━━━━━ THE DATA

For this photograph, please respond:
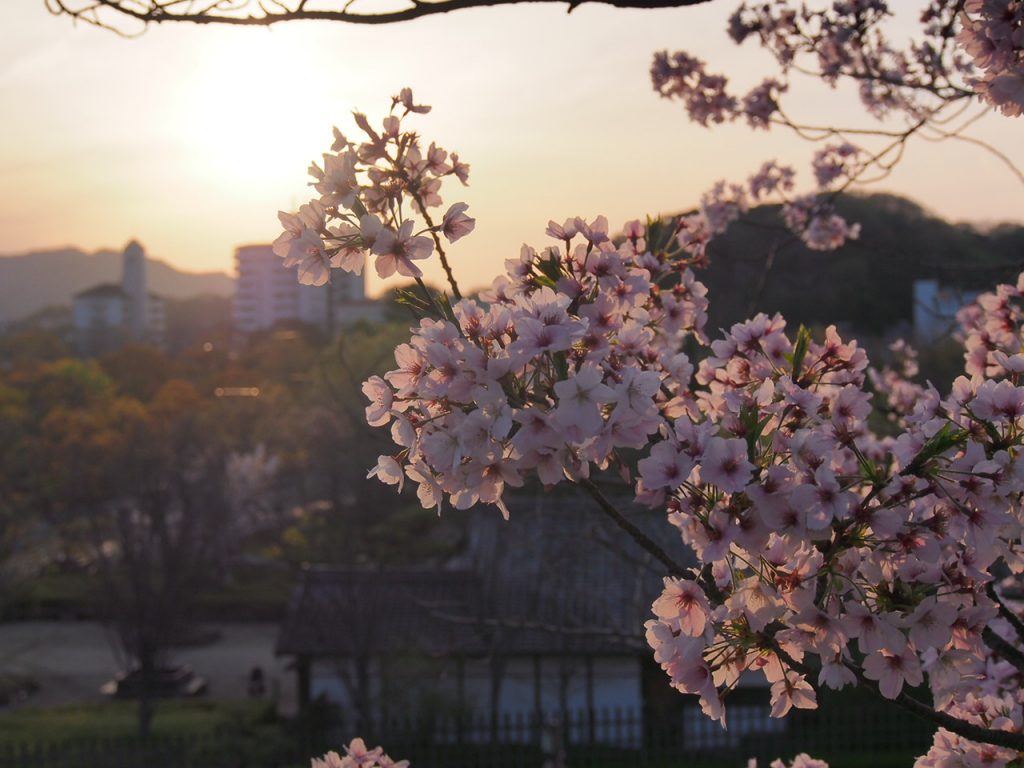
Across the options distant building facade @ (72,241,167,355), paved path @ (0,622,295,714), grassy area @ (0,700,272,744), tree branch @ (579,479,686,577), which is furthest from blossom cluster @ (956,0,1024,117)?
distant building facade @ (72,241,167,355)

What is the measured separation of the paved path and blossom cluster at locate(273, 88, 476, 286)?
17366 mm

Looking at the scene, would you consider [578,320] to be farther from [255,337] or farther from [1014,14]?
[255,337]

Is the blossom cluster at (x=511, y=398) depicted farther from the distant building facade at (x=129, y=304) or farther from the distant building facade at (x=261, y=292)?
the distant building facade at (x=261, y=292)

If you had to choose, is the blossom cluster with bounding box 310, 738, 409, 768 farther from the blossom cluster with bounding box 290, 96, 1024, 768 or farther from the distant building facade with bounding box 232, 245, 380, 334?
the distant building facade with bounding box 232, 245, 380, 334

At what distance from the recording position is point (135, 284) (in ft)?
367

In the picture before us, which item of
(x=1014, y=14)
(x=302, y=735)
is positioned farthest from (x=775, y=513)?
(x=302, y=735)

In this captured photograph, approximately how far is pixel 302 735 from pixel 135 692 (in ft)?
22.3

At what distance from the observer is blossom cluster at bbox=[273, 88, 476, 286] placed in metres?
2.13

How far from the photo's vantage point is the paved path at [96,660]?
66.8ft

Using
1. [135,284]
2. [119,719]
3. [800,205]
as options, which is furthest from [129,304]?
[800,205]

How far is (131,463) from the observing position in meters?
24.7

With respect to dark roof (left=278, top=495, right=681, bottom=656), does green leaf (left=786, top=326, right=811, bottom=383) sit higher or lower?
higher

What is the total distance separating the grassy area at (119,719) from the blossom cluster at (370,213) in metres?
13.3

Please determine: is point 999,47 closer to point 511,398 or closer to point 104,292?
point 511,398
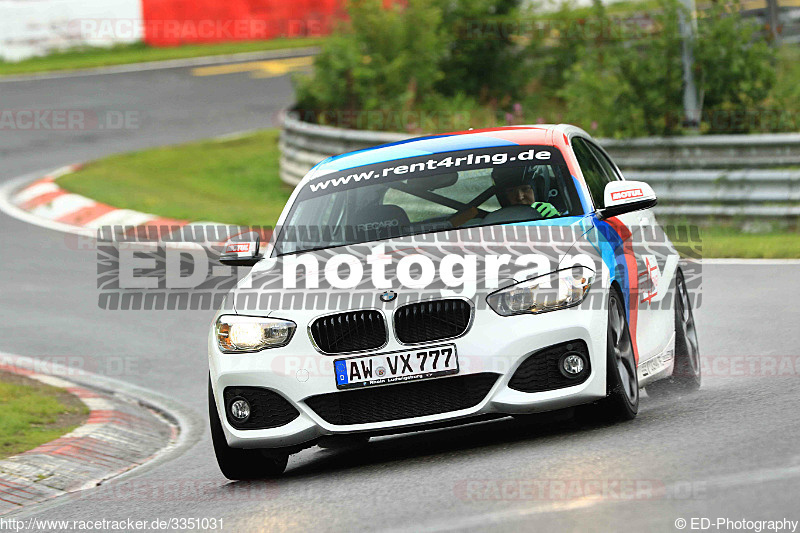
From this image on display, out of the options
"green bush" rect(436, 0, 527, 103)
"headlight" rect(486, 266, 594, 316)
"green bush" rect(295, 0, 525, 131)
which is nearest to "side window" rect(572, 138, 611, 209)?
"headlight" rect(486, 266, 594, 316)

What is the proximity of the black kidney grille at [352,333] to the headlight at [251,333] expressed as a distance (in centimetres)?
18

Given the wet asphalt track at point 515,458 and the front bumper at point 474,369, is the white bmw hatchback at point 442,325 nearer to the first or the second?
the front bumper at point 474,369

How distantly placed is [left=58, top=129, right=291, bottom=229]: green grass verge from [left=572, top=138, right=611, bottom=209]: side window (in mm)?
8691

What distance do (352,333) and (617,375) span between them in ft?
4.30

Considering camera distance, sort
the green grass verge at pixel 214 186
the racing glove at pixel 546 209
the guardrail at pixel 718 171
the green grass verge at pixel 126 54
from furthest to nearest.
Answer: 1. the green grass verge at pixel 126 54
2. the guardrail at pixel 718 171
3. the green grass verge at pixel 214 186
4. the racing glove at pixel 546 209

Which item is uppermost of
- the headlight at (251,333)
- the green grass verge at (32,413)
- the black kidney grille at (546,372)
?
the headlight at (251,333)

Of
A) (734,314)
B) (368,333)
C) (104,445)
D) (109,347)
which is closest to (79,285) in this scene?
(109,347)

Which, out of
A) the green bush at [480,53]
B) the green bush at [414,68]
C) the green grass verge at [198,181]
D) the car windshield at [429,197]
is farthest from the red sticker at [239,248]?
the green bush at [480,53]

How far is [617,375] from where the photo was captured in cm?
649

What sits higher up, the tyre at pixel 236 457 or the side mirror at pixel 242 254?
the side mirror at pixel 242 254

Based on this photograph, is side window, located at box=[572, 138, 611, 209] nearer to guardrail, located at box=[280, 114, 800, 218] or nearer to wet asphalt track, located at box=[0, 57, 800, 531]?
wet asphalt track, located at box=[0, 57, 800, 531]

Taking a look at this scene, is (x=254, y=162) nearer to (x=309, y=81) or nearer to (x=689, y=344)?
(x=309, y=81)

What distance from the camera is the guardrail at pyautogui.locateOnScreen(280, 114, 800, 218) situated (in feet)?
46.2

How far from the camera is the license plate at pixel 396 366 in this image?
6266 mm
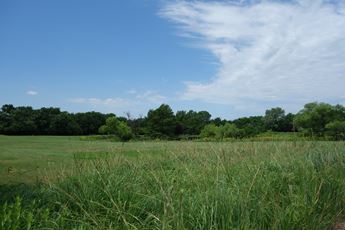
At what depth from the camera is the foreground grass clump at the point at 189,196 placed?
5.12 meters

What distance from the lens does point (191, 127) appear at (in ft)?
198

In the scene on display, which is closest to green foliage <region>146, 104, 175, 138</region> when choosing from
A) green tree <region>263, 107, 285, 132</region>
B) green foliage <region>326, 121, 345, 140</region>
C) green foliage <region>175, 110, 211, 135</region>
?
green foliage <region>175, 110, 211, 135</region>

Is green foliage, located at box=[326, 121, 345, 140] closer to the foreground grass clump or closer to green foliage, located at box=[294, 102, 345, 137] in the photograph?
green foliage, located at box=[294, 102, 345, 137]

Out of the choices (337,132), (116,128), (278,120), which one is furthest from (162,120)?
(337,132)

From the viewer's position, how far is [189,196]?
19.4 ft

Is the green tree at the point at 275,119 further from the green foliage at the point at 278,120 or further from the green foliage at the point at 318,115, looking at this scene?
the green foliage at the point at 318,115

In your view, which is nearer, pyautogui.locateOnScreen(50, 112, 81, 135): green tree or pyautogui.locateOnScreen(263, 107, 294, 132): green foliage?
pyautogui.locateOnScreen(263, 107, 294, 132): green foliage

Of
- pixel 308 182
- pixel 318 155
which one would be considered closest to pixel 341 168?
pixel 318 155

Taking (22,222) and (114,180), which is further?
(114,180)

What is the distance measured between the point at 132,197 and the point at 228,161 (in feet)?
8.98

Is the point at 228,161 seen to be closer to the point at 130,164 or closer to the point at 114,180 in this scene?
the point at 130,164

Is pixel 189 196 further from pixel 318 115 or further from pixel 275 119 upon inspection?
pixel 275 119

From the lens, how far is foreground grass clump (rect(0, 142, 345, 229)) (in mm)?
5117

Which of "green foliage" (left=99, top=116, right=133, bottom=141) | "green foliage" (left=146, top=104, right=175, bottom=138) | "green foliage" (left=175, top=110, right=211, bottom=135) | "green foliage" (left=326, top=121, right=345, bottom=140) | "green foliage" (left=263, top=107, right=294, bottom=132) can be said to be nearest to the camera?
"green foliage" (left=326, top=121, right=345, bottom=140)
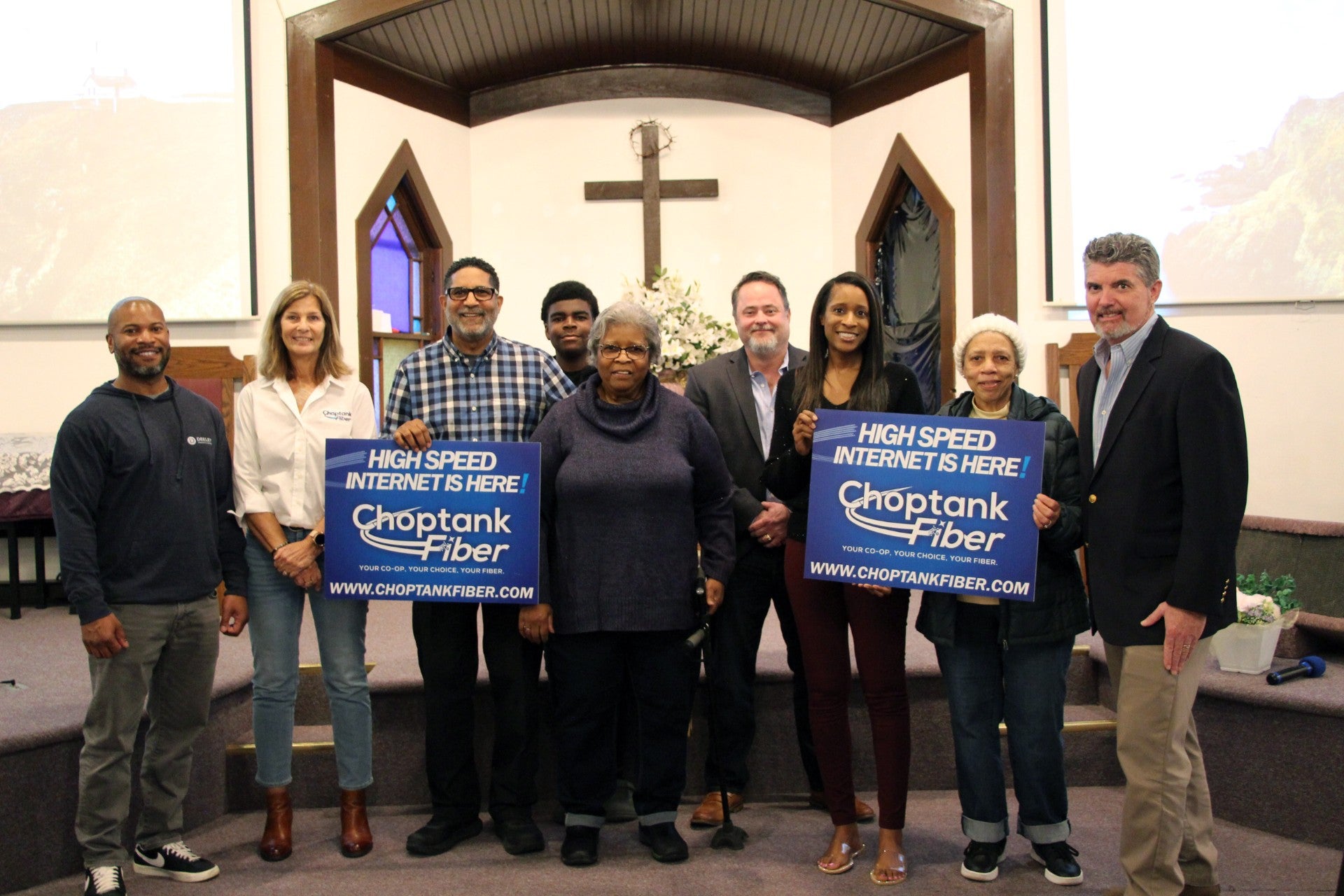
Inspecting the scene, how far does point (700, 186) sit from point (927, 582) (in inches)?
185

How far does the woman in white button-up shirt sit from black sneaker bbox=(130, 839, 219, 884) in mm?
171

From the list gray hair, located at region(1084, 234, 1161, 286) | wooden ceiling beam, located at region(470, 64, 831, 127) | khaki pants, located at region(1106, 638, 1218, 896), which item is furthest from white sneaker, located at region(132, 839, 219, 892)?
wooden ceiling beam, located at region(470, 64, 831, 127)

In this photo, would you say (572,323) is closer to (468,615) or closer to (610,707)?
(468,615)

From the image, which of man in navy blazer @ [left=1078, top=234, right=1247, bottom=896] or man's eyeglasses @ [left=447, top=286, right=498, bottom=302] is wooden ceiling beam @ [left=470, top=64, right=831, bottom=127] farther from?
man in navy blazer @ [left=1078, top=234, right=1247, bottom=896]

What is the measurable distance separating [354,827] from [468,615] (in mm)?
673

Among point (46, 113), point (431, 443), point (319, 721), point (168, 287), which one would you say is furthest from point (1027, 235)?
point (46, 113)

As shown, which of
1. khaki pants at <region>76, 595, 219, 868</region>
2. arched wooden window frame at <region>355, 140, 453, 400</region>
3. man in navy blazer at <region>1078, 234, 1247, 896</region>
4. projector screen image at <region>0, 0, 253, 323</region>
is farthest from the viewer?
arched wooden window frame at <region>355, 140, 453, 400</region>

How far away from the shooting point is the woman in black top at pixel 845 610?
254 cm

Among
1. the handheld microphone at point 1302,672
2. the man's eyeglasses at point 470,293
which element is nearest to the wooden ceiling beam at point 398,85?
the man's eyeglasses at point 470,293

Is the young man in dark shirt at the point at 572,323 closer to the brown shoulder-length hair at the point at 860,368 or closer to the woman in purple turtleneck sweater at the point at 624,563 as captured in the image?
the woman in purple turtleneck sweater at the point at 624,563

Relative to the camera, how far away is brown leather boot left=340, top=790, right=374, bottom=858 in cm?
278

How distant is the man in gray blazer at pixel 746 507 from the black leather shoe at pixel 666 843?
19cm

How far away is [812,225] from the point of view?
6715mm

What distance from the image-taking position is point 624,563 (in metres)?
2.54
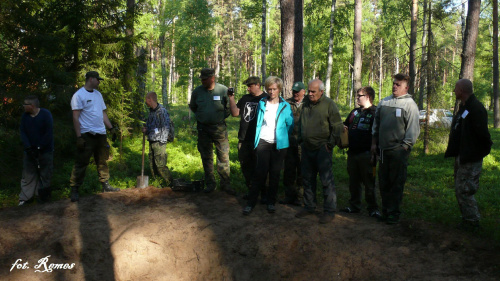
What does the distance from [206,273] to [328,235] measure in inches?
77.6

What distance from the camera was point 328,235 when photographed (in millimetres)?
5496

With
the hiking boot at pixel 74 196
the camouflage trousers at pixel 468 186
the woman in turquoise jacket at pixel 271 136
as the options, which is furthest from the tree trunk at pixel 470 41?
the hiking boot at pixel 74 196

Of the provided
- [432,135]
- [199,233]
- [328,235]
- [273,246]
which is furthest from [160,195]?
[432,135]

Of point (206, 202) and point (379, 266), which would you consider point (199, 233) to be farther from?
point (379, 266)

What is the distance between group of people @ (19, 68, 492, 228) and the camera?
5.60m

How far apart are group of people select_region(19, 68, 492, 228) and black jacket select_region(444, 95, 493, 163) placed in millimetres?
13

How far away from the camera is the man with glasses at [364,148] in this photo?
21.1 ft

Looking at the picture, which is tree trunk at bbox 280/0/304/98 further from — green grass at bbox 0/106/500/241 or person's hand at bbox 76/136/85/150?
person's hand at bbox 76/136/85/150

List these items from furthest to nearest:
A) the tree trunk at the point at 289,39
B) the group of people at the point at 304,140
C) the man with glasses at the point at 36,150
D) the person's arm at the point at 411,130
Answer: the tree trunk at the point at 289,39, the man with glasses at the point at 36,150, the person's arm at the point at 411,130, the group of people at the point at 304,140

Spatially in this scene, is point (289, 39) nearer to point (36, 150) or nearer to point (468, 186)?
point (468, 186)

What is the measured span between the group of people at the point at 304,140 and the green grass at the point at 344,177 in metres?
0.95

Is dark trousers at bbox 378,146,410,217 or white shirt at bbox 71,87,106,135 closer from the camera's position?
dark trousers at bbox 378,146,410,217

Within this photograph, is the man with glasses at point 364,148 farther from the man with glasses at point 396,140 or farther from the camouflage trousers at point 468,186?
the camouflage trousers at point 468,186

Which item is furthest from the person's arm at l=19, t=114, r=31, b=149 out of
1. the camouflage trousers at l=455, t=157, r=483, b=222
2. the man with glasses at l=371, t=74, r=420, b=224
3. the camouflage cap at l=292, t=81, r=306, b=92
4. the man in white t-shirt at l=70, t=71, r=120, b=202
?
the camouflage trousers at l=455, t=157, r=483, b=222
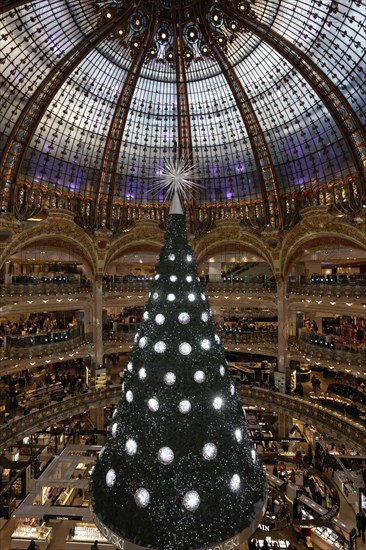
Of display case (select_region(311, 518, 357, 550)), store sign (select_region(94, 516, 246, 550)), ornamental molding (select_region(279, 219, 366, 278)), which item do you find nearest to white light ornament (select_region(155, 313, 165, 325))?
store sign (select_region(94, 516, 246, 550))

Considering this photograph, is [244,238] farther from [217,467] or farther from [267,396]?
[217,467]

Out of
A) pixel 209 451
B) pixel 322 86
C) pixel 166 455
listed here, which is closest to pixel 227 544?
pixel 209 451

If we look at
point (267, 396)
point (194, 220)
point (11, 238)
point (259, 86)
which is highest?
point (259, 86)

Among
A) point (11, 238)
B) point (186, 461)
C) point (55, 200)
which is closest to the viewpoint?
point (186, 461)

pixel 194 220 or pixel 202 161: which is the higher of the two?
pixel 202 161

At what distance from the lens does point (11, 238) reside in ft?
99.0

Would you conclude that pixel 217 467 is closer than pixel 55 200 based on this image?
Yes

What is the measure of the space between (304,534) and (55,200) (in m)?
28.2

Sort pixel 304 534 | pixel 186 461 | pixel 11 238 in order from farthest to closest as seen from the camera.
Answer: pixel 11 238 < pixel 304 534 < pixel 186 461

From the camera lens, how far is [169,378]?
6.12 meters

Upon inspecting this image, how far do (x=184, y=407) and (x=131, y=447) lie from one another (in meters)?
0.96

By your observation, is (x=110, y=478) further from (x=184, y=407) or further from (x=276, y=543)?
(x=276, y=543)

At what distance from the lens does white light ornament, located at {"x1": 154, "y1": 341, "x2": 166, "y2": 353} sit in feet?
20.8

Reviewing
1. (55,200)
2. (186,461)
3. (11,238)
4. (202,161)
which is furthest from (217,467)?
(202,161)
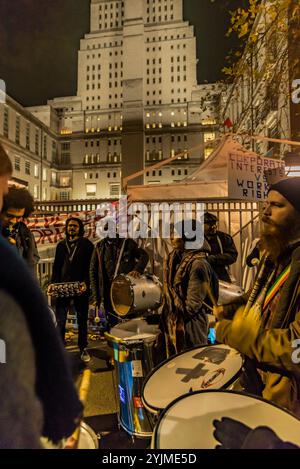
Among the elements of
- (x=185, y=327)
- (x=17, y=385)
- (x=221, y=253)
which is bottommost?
(x=185, y=327)

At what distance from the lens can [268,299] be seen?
2.05m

━━━━━━━━━━

### TASK TO COMPLETE
Omit all pictures and write out, exactly, only the lines from the line containing "Considering this photograph, is" through the last line of the entries above.

### FINAL RESULT
Considering this photograph, is [244,238] farther from [217,467] or farther from [267,396]?
[217,467]

Out of
A) pixel 209 451
B) pixel 322 86
C) pixel 166 455
listed here, which is closest to pixel 227 544?
pixel 209 451

If we look at
point (267, 396)
point (194, 220)
point (11, 238)
point (259, 86)
which is highest?
point (259, 86)

Among
A) point (11, 238)
B) point (186, 461)
C) point (55, 200)
which is closest to the viewpoint?
point (186, 461)

pixel 194 220 or pixel 202 161: which is the higher of the two?
pixel 202 161

At what distance from the lens does point (11, 238) reside in ft?
99.0

Would you conclude that pixel 217 467 is closer than pixel 55 200 based on this image?
Yes

What is the measure of the space between (304,534) and (55,200) (in m)?
28.2

Sort pixel 304 534 | pixel 186 461 | pixel 11 238 in order from farthest to closest as seen from the camera.
Answer: pixel 11 238 < pixel 304 534 < pixel 186 461

From the camera lens, how far is [169,378]?
6.12 meters

Upon inspecting this image, how far do (x=184, y=407) and (x=131, y=447) lie from one another (in meters)?
0.96

By your observation, is (x=110, y=478) further from (x=184, y=407) or further from (x=276, y=543)?
(x=276, y=543)

At what distance from the lens does white light ornament, located at {"x1": 154, "y1": 341, "x2": 166, "y2": 353} sit in feet?
20.8

Reviewing
1. (55,200)
2. (186,461)
3. (11,238)
4. (202,161)
which is furthest from (217,467)?
(202,161)
Among the elements of
- (x=185, y=327)
- (x=17, y=385)
- (x=221, y=253)
which is bottommost?
(x=185, y=327)

At what distance from the lens can [268,299] be seen?
2.05m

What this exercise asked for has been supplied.